* AVAILABLE DATA

________________________________________

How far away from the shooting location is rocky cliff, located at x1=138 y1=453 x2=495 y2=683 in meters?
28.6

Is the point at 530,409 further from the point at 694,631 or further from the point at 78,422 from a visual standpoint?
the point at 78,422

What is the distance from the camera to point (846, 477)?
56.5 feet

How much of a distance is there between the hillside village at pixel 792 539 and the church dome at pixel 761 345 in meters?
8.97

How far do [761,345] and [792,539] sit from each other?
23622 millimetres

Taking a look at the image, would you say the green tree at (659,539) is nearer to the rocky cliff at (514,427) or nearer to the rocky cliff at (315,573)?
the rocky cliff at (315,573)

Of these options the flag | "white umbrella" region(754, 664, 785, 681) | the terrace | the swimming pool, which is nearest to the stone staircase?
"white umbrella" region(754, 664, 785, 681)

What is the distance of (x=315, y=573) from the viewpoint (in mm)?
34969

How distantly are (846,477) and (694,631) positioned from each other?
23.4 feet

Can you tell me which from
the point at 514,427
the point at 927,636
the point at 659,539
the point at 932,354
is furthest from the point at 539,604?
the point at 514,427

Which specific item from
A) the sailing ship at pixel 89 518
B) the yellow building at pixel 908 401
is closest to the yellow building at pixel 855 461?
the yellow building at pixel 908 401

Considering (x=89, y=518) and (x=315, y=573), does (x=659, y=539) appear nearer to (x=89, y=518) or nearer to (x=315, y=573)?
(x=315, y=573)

________________________________________

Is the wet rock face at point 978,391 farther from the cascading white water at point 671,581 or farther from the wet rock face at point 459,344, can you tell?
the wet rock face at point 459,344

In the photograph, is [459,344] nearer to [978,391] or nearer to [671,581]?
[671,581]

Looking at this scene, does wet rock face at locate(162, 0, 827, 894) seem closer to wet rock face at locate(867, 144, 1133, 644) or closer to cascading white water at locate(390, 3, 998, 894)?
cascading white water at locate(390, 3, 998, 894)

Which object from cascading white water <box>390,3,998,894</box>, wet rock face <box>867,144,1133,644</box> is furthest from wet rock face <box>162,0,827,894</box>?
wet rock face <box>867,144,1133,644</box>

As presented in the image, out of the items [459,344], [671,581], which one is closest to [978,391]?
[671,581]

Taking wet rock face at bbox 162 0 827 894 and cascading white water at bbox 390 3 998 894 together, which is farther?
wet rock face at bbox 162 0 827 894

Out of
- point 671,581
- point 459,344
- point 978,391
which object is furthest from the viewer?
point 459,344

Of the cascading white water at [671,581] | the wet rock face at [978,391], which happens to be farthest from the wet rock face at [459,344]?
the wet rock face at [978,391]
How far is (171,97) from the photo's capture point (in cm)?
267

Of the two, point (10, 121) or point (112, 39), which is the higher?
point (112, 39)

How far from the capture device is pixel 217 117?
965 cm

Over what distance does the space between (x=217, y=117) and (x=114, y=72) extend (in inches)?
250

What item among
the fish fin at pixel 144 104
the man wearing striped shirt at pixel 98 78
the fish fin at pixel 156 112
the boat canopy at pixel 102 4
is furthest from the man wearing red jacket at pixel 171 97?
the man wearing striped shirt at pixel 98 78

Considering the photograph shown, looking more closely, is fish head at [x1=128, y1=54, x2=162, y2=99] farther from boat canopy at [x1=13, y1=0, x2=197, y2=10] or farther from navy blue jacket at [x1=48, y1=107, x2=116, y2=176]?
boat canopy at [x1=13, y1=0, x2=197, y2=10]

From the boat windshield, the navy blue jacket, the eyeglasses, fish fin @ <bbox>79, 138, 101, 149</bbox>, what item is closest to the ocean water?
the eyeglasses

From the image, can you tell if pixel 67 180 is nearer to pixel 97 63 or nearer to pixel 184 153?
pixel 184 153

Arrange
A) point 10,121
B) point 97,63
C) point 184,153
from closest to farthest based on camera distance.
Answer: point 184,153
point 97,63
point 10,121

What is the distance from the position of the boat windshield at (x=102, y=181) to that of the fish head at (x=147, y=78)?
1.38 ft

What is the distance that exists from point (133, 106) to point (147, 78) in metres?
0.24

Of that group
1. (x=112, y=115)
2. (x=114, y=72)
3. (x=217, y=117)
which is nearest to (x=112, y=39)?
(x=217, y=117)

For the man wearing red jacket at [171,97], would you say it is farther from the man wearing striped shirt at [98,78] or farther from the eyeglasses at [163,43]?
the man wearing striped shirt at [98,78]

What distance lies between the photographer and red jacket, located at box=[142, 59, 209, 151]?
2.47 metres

________________________________________

* PROMPT
Copy everything from the line containing "For the man" down to the line containing "2.47 metres", both of those lines included, without any changes.

* RESPONSE FOR THIS EXERCISE
For the man wearing red jacket at [171,97], would you say it is farther from the man wearing striped shirt at [98,78] or farther from the eyeglasses at [163,43]?
the man wearing striped shirt at [98,78]

What distance lies between the photographer and red jacket, located at box=[142, 59, 209, 151]?
2.47 metres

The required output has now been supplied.